Here we will explore odML to RDF conversion using the `odml/tools/rdf_converter.py` module.

If you are new python odML please read the [tutorial](https://python-odml.readthedocs.io/en/latest/tutorial.html) first to familiarize yourself with odML.

Let's create the example odML document.

In [18]:
import datetime

import odml

doc = odml.Document(author="D. N. Adams", date=datetime.date(1979, 10, 12))

# CREATE AND APPEND THE MAIN SECTIONs
doc.append(odml.Section(name="Arthur Philip Dent",
                        type="crew/person",
                        definition="Information on Arthur Dent"))

# SET NEW PARENT NODE
parent = doc['Arthur Philip Dent']


# APPEND PROPERTIES WITH VALUES
parent.append(odml.Property(name="Species",
                            value="Human",
                            dtype=odml.DType.string,
                            definition="Species to which subject belongs to"))


## The RDFWriter class

The RDFWriter class is used to convert odML documents to one of the supported RDF formats:<br><br>
'xml', 'pretty-xml', 'trix', 'n3', 'turtle', 'ttl', 'ntriples', 'nt', 'nt11', 'trig'.<br>

'turtle' is the format that is best suited for storage and human readability which is why we will use it in our tutorial. For cross-tool usage, saving RDF in its 'XML' variant is probably the safest choice.

The output can be returned as a string.

In [5]:
from odml.tools.rdf_converter import RDFWriter

print(RDFWriter(doc).get_rdf_str('turtle'))


@prefix odml: <https://g-node.org/odml-rdf#> .
@prefix rdf: <http://www.w3.org/1999/02/22-rdf-syntax-ns#> .
@prefix xsd: <http://www.w3.org/2001/XMLSchema#> .

odml:Hub odml:hasDocument odml:40797785-2e1a-435e-b905-aeeac2ba2b3e .

odml:220489b8-2043-452b-863b-8ba6a4b5e536 a odml:Section ;
    odml:hasDefinition "Information on Arthur Dent" ;
    odml:hasName "Arthur Philip Dent" ;
    odml:hasProperty odml:40ede84a-650b-4aab-af81-b4136c833e58 ;
    odml:hasType "crew/person" .

odml:40797785-2e1a-435e-b905-aeeac2ba2b3e a odml:Document ;
    odml:hasAuthor "D. N. Adams" ;
    odml:hasDate "1979-10-12"^^xsd:date ;
    odml:hasFileName "None" ;
    odml:hasSection odml:220489b8-2043-452b-863b-8ba6a4b5e536 .

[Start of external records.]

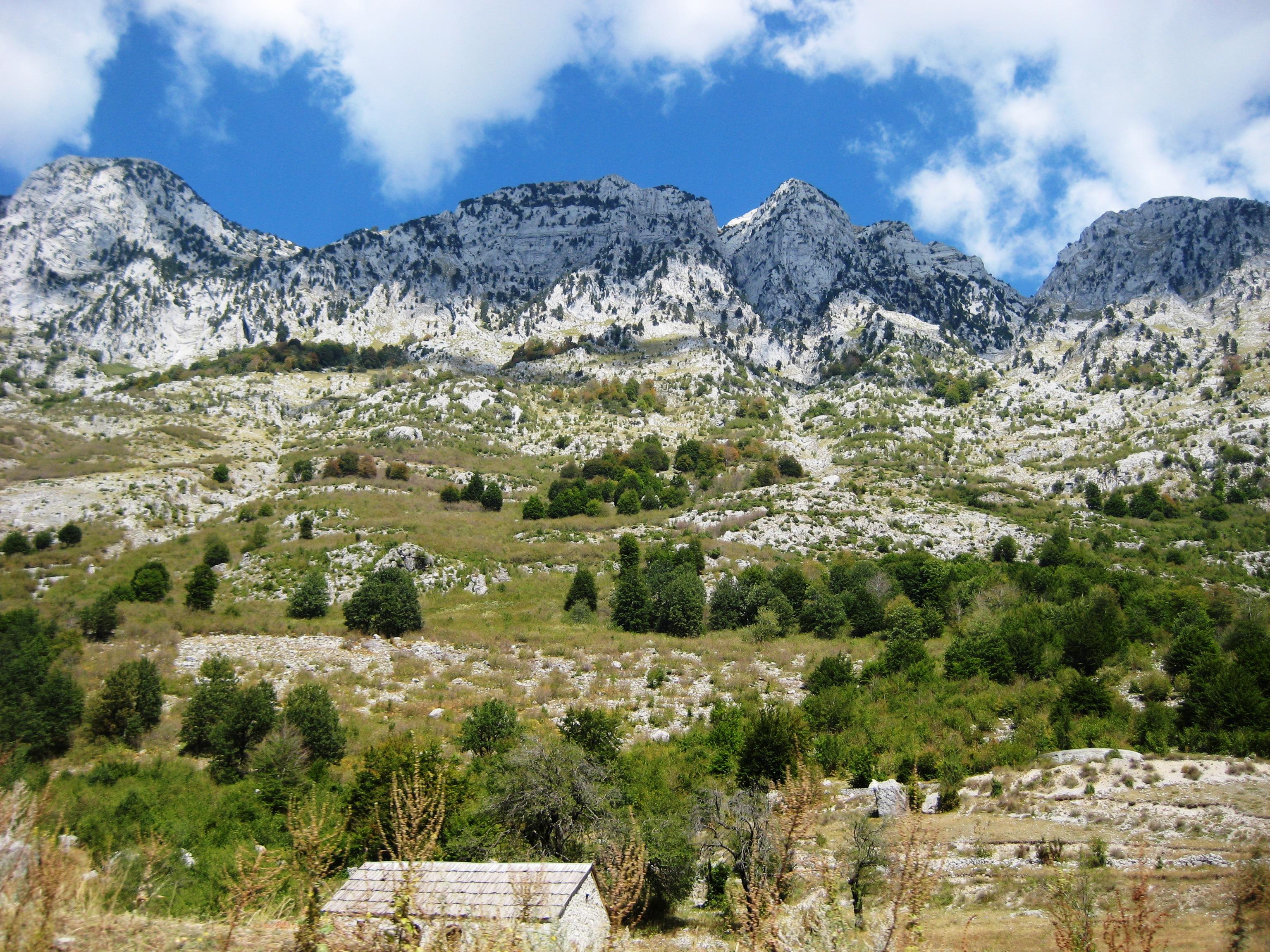 Kulla a hegyvidéken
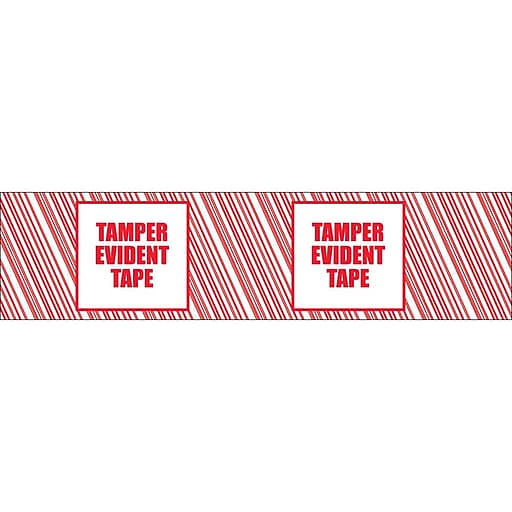 """Tape Logic 2"""" x 110 yds. x 2.5 mil """"TAMPER EVIDENT"""" Security Tape,  Red/White, 36/Carton"""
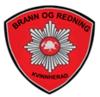 Logo Kvinnherad Brann og Redning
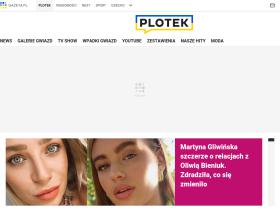 beauty12.blogi.kotek.pl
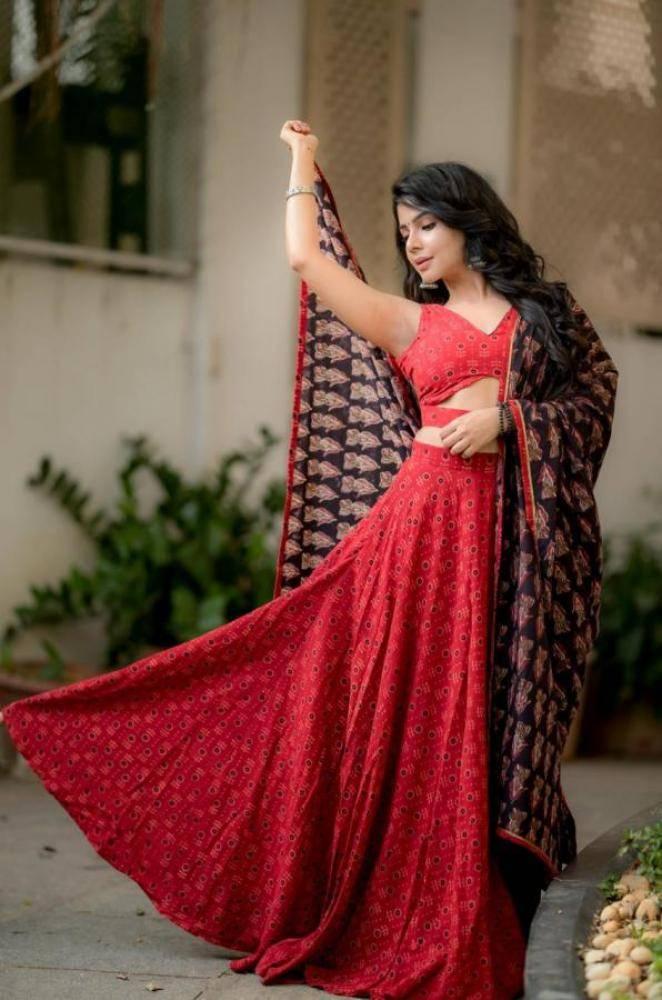 Pavithra Lakshmi actress images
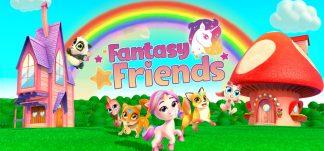 Análisis de Fantasy Friends – Una aburrida fantasía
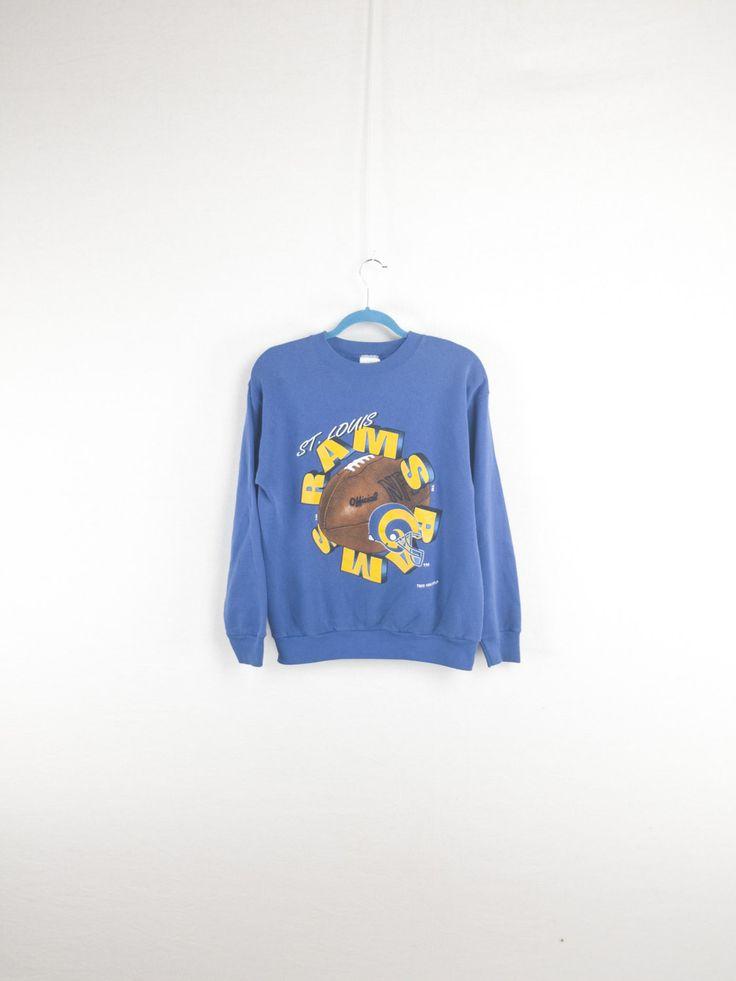 Blue Rams 90's NFL Sweatshirt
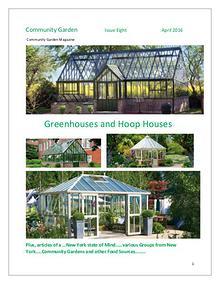 Community Garden Magazine  Issue Eight  April 2016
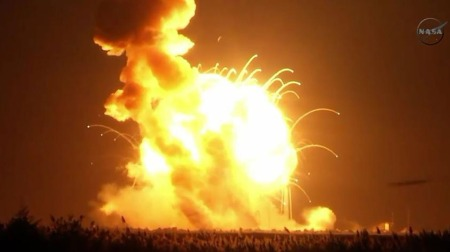 Antares Rocket, One Of Obama's Pluto Pet, Goes The Way Of His Presidency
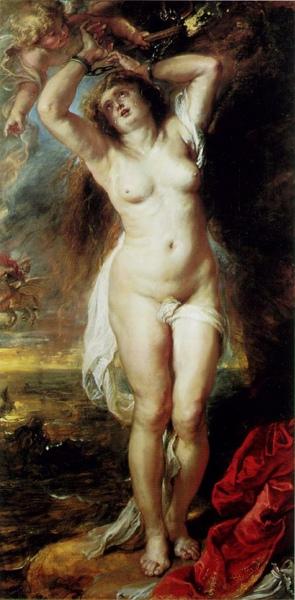 安朵美達 Andrómeda_魯本斯 Peter Paul Rubens.jpg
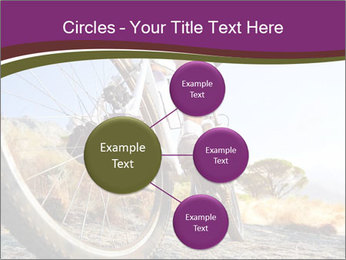 0000076123 PowerPoint Template - Slide 79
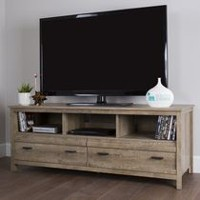 South Shore Exhibit TV Stand for TV's up to 60 inches Weathered Oak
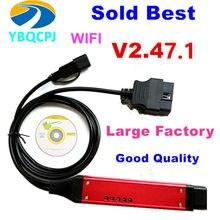 Grande qualidade de cabo a + vci3 v2.47.1 sdp3 vci3 varredor para vci sem fio VCI-3 caminhão diagnóstico software wifi 2.31 em vez vci2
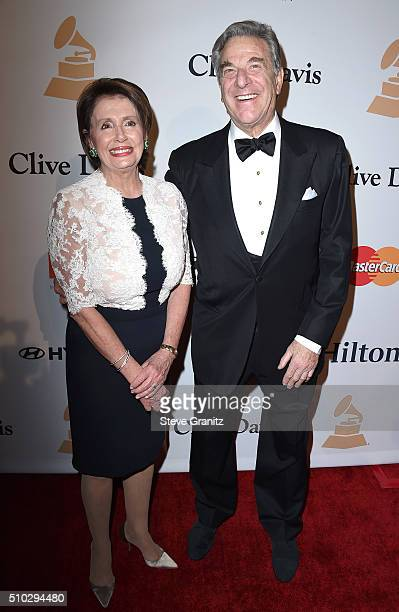 Minority Leader of the United States House of Representatives Nancy Pelosi and Paul Pelosi attend the 2016 PreGRAMMY Gala and Salute to Industry...
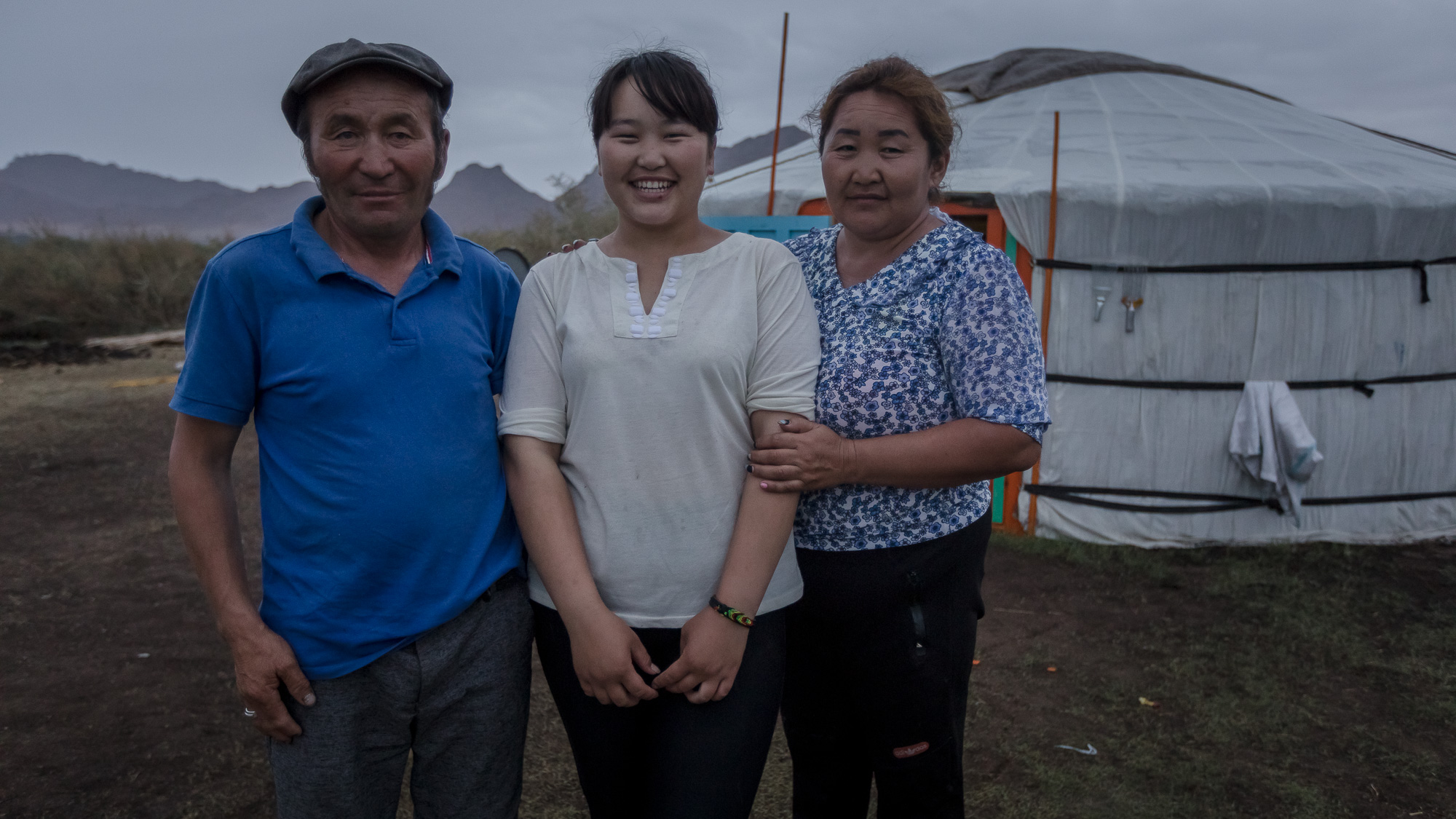 KHOVD, MONGOLIA - JUNE 13, 2018: Nuutsgee Lhagvadorj, 16, with her parents at home. Footage by Morgana Wingard for OGP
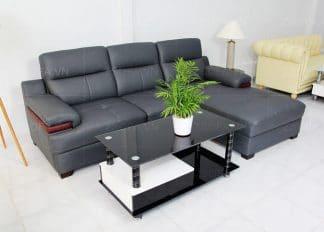 Sofa da cao cấp ZD001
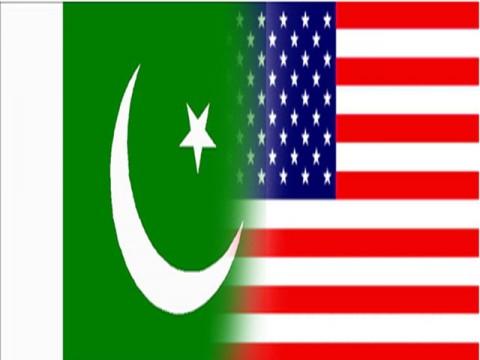 Pak-US-flags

odml:40ede84a-650b-4aab-af81-b4136c833e58 a odml:Property ;
    odml:hasDefinition "Species to which subject belongs to" ;
    odml:hasDtype "string" ;
    odml:hasName "Species" ;
    odml:hasValue odml:4425ade2-5d03-4484-a272-764c1e933933 .

odml:4425ade2-5d03-4484-a272-764c1e933933

Or the output can be written to a specified file.

In [3]:
import tempfile

# Create temporary file
f = tempfile.NamedTemporaryFile(mode='w', suffix=".ttl")
path = f.name

RDFWriter(doc).write_file(path, "turtle")

with open(path) as ff:
    data = ff.read()
    print(data)


@prefix odml: <https://g-node.org/odml-rdf#> .
@prefix rdf: <http://www.w3.org/1999/02/22-rdf-syntax-ns#> .
@prefix xsd: <http://www.w3.org/2001/XMLSchema#> .

odml:Hub odml:hasDocument odml:08f8c7fa-4ea0-4512-8927-ff73c117644d .

odml:08f8c7fa-4ea0-4512-8927-ff73c117644d a odml:Document ;
    odml:hasAuthor "D. N. Adams" ;
    odml:hasDate "1979-10-12"^^xsd:date ;
    odml:hasFileName "None" ;
    odml:hasSection odml:3c86174b-b183-47aa-9e0b-58dfc066a76d .

odml:15eb4c32-73fe-4da1-8cba-3fac965d4d17 a odml:Property ;
    odml:hasDefinition "Species to which subject belongs to" ;
    odml:hasDtype "string" ;
    odml:hasName "Species" ;
    odml:hasValue odml:1ad9c2d6-6055-465b-b281-51943569338b .

odml:1ad9c2d6-6055-465b-b281-51943569338b a rdf:Seq ;
    rdf:_1 "Human" .

odml:3c86174b-b183-47aa-9e0b-58dfc066a76d a odml:Section ;
    odml:hasDefinition "Information on Arthur Dent" ;
    odml:hasName "Arthur Philip Dent" ;
    odml:hasProperty odml:15eb4c32-73fe-4da1-8cba-3fac965d4d17 ;

Please note at this point, that RDF does not respect order. Everytime an unchanged file is written, the content will be identical, but the order of the statements will differ.

## Quering the data with rdflib and SPARQL

The following example depends on specific example files. If you do not already have these files\ you can find and download them from https://github.com/G-Node/python-odml/tree/master/doc/example_rdfs/example_data.

The example will load RDF triples from multiple files and load them into a single, connected graph.

In [10]:
from glob import glob

from rdflib import Graph

graph = Graph()
for file_name in glob("odml_RDF_example_*.ttl"):
    graph.parse(file_name, format="turtle")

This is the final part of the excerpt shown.